(READING PASSAGE Opens)
Perhaps I am wrong, considering that I am not an evolutionary psychologist, but it seems that there is a common consistent flaw in the use of language when talking about the findings of evolutionary psychology. Consider this statement:
People behave X, because it is more advantageous to reproduction and survival.
X here could be anything: "in an altruistic way," "in a promiscuous way," "in a dominant way," or you could get more specific, "Men tend toward non-monogamous behavior because this is the best way to ensure the spread of his genes."
This may be true, but the language in statements like these fails to communicate the fullness of the situation, and leads to a misunderstanding.
Suppose someone said to you that the reason you like to gossip is because your ancestors used gossip to keep track of more and more people, thereby making it possible for complex societies to develop, which in turn led to increased reproduction. This is true in one sense: the cause of your desire to gossip is that you are the latest in a long line of people inclined toward gossip and you have all those gossipy genes inside of you (disregarding environmental factors for the moment). But when you start talking about how Krissy was totally making out with Bryce even though Bryce is engaged to Melissa, well, your motivation is not to hold society together. Your motivation is a love of this kind of information.
(READING PASSAGE Closes)
### WHAT TO DO
A) In the passage on evolutionary psychology and language, what does the writer say your motivation actually is when you gossip about Krissy, Bryce and Melissa?
B) Carry on the passage about the language of evolutionary psychology, starting right after its final sentence.
(STUDY MATERIAL Opens)
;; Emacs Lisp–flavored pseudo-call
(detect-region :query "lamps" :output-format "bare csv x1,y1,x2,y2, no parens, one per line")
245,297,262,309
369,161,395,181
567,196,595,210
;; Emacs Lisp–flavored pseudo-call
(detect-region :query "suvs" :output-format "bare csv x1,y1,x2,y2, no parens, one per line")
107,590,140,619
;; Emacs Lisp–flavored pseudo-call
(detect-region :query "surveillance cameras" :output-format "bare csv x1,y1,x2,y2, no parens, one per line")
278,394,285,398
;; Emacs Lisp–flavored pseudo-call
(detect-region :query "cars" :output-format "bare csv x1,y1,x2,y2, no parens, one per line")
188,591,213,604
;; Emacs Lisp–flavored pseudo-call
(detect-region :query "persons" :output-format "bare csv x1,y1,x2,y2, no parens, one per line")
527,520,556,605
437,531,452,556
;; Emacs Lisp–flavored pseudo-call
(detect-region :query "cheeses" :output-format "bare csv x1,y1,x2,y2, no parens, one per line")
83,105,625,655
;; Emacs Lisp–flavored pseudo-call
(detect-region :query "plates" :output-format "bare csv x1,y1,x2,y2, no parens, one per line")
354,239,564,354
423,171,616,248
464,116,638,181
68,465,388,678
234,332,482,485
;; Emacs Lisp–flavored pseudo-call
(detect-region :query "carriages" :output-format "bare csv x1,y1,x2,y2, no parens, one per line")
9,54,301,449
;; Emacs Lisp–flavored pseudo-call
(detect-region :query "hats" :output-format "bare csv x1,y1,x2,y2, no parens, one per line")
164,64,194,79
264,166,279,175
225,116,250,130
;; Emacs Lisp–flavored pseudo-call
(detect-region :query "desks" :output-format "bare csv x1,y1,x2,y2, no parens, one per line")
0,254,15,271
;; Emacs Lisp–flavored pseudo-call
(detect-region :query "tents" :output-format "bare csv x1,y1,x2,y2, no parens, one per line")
(STUDY MATERIAL Closes)
### ANSWERS PER TASK
A) A love of this kind of information.

B)
And your ancestors were the same way. They did not gossip because they wanted to hold society together, they gossiped because they enjoyed it, they gossiped because it was their nature to gossip. It just so happened that there was also an evolutionary advantage to it, so their genes and, by extension, their preferences spread because their very nature was advantageous.
Perhaps no one else ever found that the way statements from evolutionary psychology research are presented sometimes seemed to skew that fact, but I have noticed it a time or two.